PASSAGE SHOWN
= Beginning of Section =

Shortly before the elections, the government announced that poll-related incidents stood at 72, claiming the lives of 46 individuals. Allegations of massive vote buying and other forms of irregularities have tainted the elections, but the government has downplayed such concerns, arguing that the automated elections have delivered a much more reliable and swift basis to conduct the elections. And estimated 200 out of 77,000 Precinct Count Optical Scan (PCOS) machines encountered technical glitches on the elections day.
A significant portion of the middle classes was also concerned by the victory of relatively inexperienced senatorial candidates hailing from prominent families, featuring the likes of Grace Poe-Llamanzares, daughter of the late Filipino actor and presidential candidate Fernando Poe Jr., Maria Lourdes "Nancy" Sombillo Binay-Angeles, daughter of the charismatic Vice President Jejomar Binay, and Paolo Benigno "Bam" Aguirre Aquino IV, cousin of President Benigno Aquino III.

= End of Section =

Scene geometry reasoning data
= Beginning of Section =

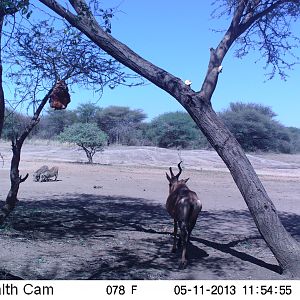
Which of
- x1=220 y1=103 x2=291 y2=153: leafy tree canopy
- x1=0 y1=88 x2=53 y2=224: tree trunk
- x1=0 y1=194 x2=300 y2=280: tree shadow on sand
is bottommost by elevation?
x1=0 y1=194 x2=300 y2=280: tree shadow on sand

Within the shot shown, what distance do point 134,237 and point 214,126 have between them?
145 inches

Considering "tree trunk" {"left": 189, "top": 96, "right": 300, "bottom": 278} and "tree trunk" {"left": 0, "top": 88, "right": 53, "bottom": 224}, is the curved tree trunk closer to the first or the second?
"tree trunk" {"left": 189, "top": 96, "right": 300, "bottom": 278}

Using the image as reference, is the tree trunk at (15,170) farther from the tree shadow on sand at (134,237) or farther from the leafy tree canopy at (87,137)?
the leafy tree canopy at (87,137)

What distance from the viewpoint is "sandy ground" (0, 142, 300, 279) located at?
327 inches

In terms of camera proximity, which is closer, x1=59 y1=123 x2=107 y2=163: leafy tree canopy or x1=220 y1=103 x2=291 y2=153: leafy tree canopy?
x1=59 y1=123 x2=107 y2=163: leafy tree canopy

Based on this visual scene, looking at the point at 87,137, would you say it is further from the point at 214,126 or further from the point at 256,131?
the point at 256,131

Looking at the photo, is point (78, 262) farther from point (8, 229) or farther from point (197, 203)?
point (8, 229)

= End of Section =

WORK ITEM
Edit the passage on the elections by rewriting the part between "A significant portion" and "Benigno Aquino III.", inclusive, with "middle classes" replaced by "working classes".

EXERCISE OUTPUT
A significant portion of the working classes was also concerned by the victory of relatively inexperienced senatorial candidates hailing from prominent families, featuring the likes of Grace Poe-Llamanzares, daughter of the late Filipino actor and presidential candidate Fernando Poe Jr., Maria Lourdes "Nancy" Sombillo Binay-Angeles, daughter of the charismatic Vice President Jejomar Binay, and Paolo Benigno "Bam" Aguirre Aquino IV, cousin of President Benigno Aquino III.